| What the exercise asks |
Everything from the line that contains "At what distance from" through the final line of the records should be written out exactly, and nothing outside that span.

| Supplied records |
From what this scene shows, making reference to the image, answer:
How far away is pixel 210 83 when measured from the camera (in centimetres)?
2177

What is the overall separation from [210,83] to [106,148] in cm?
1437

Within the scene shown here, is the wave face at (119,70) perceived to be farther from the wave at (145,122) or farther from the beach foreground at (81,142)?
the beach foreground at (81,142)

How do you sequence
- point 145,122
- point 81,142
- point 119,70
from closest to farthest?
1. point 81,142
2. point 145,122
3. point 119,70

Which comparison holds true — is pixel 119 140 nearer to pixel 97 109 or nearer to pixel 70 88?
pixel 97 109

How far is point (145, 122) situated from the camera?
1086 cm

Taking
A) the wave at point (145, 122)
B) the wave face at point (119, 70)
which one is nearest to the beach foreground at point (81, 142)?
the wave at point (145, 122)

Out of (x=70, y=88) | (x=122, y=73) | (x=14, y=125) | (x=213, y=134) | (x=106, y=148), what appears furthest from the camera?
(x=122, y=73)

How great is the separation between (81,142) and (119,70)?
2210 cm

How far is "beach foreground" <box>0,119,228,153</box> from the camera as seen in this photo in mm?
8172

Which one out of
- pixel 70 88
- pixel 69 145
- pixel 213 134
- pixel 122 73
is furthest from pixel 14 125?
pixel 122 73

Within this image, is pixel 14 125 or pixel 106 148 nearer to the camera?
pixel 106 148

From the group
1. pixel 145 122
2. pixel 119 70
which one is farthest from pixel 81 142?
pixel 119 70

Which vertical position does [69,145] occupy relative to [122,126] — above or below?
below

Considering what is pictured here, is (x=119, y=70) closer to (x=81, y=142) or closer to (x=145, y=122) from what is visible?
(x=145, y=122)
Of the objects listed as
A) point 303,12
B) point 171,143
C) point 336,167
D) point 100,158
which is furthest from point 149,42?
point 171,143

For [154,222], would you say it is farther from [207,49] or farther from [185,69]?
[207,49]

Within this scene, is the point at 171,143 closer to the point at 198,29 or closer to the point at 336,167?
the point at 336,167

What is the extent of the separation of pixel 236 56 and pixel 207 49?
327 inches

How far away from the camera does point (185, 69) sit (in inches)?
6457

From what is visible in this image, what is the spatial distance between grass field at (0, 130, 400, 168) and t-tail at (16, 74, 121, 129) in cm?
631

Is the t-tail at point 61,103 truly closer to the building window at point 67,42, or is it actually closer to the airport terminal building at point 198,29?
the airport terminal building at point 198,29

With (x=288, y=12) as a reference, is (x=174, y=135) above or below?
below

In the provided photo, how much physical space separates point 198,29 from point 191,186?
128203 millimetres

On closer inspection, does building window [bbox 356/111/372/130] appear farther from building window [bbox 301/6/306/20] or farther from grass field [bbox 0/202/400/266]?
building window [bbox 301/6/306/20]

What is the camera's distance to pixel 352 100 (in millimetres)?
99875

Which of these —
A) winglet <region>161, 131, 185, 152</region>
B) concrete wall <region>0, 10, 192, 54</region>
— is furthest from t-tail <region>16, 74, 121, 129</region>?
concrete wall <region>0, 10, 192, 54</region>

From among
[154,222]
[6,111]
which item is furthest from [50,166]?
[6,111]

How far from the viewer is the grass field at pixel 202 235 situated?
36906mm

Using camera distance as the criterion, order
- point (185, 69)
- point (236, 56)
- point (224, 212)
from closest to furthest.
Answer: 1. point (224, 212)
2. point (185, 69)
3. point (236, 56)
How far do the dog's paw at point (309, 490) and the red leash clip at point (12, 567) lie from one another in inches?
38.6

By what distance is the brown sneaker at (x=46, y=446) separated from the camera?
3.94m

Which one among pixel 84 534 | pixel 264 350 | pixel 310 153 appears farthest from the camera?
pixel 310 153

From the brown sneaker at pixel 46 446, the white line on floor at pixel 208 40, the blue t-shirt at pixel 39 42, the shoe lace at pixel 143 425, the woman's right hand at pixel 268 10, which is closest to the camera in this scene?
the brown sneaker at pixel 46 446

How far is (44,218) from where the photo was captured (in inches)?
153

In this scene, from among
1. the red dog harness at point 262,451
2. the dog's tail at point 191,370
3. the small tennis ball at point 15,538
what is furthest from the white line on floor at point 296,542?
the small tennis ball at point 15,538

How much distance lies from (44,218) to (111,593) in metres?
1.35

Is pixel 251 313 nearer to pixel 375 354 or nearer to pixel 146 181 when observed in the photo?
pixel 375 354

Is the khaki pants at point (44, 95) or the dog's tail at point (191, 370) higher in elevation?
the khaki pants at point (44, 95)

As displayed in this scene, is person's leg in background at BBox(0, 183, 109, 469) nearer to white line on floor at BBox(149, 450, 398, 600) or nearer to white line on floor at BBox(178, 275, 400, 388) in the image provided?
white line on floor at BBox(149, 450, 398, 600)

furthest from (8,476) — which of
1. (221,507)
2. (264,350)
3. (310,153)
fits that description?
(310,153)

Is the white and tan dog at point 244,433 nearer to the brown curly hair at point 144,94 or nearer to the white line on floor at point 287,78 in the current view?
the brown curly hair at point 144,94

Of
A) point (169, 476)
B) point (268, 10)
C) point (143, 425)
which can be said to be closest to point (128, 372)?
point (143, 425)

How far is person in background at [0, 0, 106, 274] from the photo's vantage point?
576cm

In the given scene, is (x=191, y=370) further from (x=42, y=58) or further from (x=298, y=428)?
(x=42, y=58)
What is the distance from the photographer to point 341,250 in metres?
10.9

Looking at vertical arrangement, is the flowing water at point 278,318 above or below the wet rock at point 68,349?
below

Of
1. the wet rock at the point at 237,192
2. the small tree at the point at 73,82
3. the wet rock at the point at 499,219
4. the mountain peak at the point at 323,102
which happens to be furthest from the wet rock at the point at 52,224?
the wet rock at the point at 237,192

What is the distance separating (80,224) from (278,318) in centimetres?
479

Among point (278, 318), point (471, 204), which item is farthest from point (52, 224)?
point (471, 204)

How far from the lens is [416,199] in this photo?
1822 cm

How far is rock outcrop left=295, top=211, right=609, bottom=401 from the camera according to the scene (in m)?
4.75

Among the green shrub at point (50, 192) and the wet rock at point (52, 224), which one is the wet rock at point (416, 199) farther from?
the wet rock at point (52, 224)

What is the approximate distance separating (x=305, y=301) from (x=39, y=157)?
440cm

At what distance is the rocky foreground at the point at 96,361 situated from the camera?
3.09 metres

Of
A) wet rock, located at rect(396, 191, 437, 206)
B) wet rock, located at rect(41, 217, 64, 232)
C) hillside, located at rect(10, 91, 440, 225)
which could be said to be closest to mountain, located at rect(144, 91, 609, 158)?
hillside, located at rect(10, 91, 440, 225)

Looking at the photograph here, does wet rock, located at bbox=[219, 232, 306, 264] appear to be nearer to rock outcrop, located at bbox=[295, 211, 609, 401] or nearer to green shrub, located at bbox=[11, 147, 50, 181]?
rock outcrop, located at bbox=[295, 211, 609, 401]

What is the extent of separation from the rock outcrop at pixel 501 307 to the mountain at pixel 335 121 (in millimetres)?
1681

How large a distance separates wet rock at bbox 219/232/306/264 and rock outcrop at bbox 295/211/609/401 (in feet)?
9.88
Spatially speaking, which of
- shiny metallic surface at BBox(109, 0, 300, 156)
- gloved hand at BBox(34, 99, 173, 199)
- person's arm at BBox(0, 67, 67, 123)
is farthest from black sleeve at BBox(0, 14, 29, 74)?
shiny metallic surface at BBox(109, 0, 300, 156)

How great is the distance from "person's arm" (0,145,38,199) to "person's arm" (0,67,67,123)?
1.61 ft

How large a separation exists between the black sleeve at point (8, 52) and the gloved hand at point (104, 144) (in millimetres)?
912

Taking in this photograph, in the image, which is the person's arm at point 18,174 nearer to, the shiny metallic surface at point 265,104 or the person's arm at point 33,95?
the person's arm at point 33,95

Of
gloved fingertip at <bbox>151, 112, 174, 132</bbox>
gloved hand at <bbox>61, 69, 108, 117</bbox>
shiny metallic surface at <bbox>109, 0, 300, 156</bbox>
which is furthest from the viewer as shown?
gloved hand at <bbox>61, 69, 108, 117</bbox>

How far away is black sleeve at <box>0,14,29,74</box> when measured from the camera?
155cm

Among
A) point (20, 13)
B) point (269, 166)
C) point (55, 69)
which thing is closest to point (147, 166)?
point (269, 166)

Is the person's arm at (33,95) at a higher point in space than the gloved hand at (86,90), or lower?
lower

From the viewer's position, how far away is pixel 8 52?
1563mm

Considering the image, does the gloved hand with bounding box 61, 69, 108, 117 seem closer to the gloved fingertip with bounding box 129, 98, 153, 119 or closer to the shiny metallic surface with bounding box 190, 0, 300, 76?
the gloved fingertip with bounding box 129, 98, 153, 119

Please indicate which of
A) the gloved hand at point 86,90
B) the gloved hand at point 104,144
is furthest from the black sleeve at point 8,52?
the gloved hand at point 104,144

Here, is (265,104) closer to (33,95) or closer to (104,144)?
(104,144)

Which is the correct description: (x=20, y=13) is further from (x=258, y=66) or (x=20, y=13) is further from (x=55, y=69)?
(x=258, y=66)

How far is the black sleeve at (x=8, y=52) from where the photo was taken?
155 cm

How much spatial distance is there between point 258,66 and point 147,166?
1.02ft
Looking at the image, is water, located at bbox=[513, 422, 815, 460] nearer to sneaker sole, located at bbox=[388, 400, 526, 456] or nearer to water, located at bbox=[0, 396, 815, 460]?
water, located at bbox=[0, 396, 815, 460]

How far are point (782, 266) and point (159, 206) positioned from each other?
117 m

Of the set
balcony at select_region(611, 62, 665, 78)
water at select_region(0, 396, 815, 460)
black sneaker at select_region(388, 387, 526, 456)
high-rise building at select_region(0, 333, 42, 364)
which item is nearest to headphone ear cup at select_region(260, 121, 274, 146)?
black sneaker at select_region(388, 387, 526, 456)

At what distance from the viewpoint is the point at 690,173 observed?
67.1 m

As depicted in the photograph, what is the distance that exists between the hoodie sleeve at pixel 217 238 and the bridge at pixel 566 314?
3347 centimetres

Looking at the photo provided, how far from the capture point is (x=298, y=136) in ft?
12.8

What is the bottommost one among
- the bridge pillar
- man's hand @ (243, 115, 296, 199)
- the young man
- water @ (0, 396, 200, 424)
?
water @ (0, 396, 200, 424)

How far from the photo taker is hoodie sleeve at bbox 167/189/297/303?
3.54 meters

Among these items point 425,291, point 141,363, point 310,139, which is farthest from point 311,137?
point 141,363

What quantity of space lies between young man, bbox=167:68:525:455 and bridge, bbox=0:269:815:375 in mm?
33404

| Solution for this problem |
At what distance from the viewpoint is the point at 690,173 observed?
67.1 m

As depicted in the photograph, what is the distance that exists between the hoodie sleeve at pixel 217 238 and the bridge at pixel 566 314?
3347 centimetres

Looking at the photo provided, how far from the capture point is (x=298, y=136) in ft?
12.8

What is the bottommost one among
- the bridge pillar
- man's hand @ (243, 115, 296, 199)
- the young man
- water @ (0, 396, 200, 424)
?
water @ (0, 396, 200, 424)

How far from the photo taker is hoodie sleeve at bbox 167/189/297/303?
3.54 meters

Among these items point 425,291, point 141,363, point 310,139, which is farthest from point 311,137?
point 141,363

What quantity of space lies between young man, bbox=167:68:525:455 and bridge, bbox=0:269:815:375 in mm?
33404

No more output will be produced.